SIDEBAR: One night, at the Slide Mountain Inn in New York - a place where sleep was often difficult and creepiness was in the air- I put on some early mixes of the piece that I had done. There was my Mac Book, glowing in the corner, playing this odd, shall we dare say, "piano piece"(?) and I had to get up and turn it off. It was like a bad acid trip coming on. Tres creep city, kids.

The link on soundcloud. A short version.


Here's what I learned from it:

1. This piece should move me.

This seems so obvious, but in the fury of embracing what seems to be a new path of composing, it is easy to think more of the process than the end result. Forest for the trees, etc.

2. Regardless of the process or procedure, you should (must?) end up with the piece you intended.

At one point, I had followed the Eno formula exactly, but it wasn't working with the sounds I had chosen. The procedure then has to be flexible and altered a bit.
3. Know when you've gone down the rabbit hole.

Oh God. This should be on every piece of electronic equipment, software or gizmo which promises to revolutionize your sound and/or your playing. That pursuit is indeed going down the rabbit hole. But, in a composing sense, I have learned by many a trip down the proverbial hole that sometimes you are just wasting time and going nowhere with the piece. Do I know this or what? I am discursive by nature and this one rule burns brightly in my mind. In fact, I said this to a colleague Tuesday night.
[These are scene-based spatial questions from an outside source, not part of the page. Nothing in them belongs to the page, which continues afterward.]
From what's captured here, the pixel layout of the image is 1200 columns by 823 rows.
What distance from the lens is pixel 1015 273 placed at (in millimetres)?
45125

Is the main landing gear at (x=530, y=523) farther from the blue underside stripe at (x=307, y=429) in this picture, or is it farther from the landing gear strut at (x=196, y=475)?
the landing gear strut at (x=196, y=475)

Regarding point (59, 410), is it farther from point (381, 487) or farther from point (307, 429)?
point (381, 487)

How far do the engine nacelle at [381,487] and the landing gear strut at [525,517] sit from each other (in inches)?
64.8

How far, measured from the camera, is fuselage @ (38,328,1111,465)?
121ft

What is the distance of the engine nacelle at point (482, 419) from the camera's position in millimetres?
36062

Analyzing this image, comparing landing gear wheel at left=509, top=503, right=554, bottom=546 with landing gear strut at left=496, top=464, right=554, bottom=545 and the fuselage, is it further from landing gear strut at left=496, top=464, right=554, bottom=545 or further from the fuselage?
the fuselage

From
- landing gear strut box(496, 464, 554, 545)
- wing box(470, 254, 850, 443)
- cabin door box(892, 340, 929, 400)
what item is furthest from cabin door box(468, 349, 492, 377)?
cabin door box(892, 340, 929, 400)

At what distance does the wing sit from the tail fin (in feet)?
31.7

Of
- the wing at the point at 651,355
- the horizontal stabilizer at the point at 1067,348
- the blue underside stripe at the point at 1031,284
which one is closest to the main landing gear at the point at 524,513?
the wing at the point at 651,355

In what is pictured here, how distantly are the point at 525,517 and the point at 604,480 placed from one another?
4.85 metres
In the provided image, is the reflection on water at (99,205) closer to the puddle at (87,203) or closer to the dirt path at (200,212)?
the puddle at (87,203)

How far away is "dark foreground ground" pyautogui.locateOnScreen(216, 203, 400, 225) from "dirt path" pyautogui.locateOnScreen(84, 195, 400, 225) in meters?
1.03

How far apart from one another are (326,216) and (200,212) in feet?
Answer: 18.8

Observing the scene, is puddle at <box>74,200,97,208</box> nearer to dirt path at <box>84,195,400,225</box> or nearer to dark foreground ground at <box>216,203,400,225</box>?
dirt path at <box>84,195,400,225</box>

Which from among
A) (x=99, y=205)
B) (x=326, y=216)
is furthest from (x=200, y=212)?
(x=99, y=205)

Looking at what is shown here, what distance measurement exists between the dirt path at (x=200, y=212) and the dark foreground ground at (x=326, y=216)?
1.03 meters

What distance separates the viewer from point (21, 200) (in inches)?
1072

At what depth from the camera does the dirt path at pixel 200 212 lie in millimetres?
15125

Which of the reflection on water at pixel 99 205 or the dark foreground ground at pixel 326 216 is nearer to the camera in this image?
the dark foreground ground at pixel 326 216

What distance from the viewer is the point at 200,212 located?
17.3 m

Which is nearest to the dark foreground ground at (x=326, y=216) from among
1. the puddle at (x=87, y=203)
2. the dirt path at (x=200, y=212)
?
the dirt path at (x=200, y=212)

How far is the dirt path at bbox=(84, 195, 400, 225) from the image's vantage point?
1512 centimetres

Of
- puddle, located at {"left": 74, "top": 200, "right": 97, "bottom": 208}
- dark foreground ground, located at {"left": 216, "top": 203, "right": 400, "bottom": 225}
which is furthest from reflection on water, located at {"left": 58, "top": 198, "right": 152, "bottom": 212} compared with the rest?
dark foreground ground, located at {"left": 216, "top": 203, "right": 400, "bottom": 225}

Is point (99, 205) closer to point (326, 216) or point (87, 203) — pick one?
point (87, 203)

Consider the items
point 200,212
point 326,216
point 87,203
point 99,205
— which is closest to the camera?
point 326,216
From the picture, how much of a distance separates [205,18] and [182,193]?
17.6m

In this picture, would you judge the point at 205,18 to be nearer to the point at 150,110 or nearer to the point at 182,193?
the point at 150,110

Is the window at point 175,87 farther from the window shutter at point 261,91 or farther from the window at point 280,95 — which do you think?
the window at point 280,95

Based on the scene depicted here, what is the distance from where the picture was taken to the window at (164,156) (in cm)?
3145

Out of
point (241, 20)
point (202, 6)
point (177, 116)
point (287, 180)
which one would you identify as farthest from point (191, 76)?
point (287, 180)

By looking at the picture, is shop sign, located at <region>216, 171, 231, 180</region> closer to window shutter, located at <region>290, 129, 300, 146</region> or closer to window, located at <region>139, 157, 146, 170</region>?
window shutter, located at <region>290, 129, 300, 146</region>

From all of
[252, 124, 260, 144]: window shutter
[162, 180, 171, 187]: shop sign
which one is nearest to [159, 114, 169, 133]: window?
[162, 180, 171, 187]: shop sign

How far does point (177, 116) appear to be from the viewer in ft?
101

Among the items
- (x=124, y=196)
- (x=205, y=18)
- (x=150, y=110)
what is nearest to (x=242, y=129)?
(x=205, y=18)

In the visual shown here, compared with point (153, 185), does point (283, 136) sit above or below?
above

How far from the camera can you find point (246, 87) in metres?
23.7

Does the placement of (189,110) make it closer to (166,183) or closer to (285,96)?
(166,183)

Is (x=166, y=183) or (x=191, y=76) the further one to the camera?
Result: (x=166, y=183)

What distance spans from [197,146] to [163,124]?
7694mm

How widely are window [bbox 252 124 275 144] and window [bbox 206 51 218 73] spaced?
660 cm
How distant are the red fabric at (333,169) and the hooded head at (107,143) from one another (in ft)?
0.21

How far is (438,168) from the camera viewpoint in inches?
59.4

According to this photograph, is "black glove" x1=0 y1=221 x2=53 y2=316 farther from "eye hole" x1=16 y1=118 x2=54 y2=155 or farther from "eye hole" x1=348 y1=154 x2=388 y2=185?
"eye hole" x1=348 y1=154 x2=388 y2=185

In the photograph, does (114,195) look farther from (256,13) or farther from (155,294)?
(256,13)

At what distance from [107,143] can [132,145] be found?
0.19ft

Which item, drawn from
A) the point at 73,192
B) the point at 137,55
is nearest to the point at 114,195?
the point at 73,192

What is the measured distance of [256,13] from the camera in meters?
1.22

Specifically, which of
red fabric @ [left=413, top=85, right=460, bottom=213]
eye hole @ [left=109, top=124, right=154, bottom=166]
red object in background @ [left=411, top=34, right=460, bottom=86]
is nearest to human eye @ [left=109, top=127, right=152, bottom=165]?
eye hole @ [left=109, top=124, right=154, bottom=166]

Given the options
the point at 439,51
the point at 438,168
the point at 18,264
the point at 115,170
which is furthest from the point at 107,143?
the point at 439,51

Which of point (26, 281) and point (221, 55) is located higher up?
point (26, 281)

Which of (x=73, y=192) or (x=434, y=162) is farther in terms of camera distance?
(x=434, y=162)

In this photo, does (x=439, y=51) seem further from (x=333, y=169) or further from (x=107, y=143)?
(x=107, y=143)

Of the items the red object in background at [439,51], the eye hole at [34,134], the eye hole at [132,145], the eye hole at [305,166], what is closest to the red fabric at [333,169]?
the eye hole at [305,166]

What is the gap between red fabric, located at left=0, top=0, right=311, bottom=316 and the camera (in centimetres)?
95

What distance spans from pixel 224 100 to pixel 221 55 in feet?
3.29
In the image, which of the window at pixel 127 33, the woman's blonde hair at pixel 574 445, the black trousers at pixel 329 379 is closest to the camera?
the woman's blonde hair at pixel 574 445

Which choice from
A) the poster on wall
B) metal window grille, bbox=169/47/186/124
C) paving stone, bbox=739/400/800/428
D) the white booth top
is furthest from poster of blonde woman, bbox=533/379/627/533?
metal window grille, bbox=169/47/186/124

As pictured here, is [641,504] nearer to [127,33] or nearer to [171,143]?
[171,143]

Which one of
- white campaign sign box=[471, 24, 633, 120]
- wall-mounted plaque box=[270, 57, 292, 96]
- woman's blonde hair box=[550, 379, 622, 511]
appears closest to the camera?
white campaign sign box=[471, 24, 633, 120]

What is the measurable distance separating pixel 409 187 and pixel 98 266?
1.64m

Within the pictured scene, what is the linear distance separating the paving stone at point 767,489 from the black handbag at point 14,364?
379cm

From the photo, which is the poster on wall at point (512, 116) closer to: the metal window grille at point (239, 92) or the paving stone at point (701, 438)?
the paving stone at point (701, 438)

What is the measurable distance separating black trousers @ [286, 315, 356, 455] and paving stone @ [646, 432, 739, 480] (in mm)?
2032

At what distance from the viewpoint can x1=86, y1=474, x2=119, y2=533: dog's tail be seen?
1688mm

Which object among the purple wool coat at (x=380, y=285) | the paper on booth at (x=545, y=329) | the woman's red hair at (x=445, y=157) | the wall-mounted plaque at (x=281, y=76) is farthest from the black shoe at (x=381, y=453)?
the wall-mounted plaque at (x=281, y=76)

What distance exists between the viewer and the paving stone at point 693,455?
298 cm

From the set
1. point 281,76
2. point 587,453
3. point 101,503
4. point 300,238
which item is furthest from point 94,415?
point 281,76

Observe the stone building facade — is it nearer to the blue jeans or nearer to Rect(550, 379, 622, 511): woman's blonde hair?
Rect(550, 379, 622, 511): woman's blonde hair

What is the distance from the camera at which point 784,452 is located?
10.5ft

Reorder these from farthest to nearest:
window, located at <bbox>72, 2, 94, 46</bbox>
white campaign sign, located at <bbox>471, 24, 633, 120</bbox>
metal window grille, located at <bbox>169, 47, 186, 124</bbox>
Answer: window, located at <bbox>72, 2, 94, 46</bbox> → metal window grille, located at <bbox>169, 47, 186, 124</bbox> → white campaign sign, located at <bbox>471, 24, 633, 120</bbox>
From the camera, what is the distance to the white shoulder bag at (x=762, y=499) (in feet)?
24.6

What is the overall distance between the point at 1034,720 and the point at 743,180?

We have both been seduced by technology, software and new ways of writing.

4. Not every "interesting" idea is worth pursuing.

Musicians who feed on finding new ways of expressing themselves often fall in love with every idea that passes through their minds; as if the wandering mind is to be totally trusted. (Diversions of this nature at rehearsals are a great example.) Some ideas greatly benefit the music, others simply waste time. Separating good from bad- there's the rub.

5. Each sound (or chord or melody) must be interesting in and of itself.

Not so easy. The samples I used were dull when subjected to repetition, so I had to go in and either find a better sample or process the sample and make it more complex or "interesting" (there's that no man's land word again).

6. Each sound should be able to bear repetition.

7. Dynamics are ok.

Wait a minute. Am I talking about being in a band here? Maybe, but dynamics are something that seem to be a lost art. Ditto tone color.

8.  Ask yourself, "What have I ended up with?"

9. Know when the piece is finished and when you are writing a new one.

The whole of revisions and mixing can lead to a rabbit hole of rewriting or writing a new piece. Have I wasted time on this before!

10. Restrictions are good.

Restraint, restraint, discipline, taste, balance. Wow, what a dinosaur am I.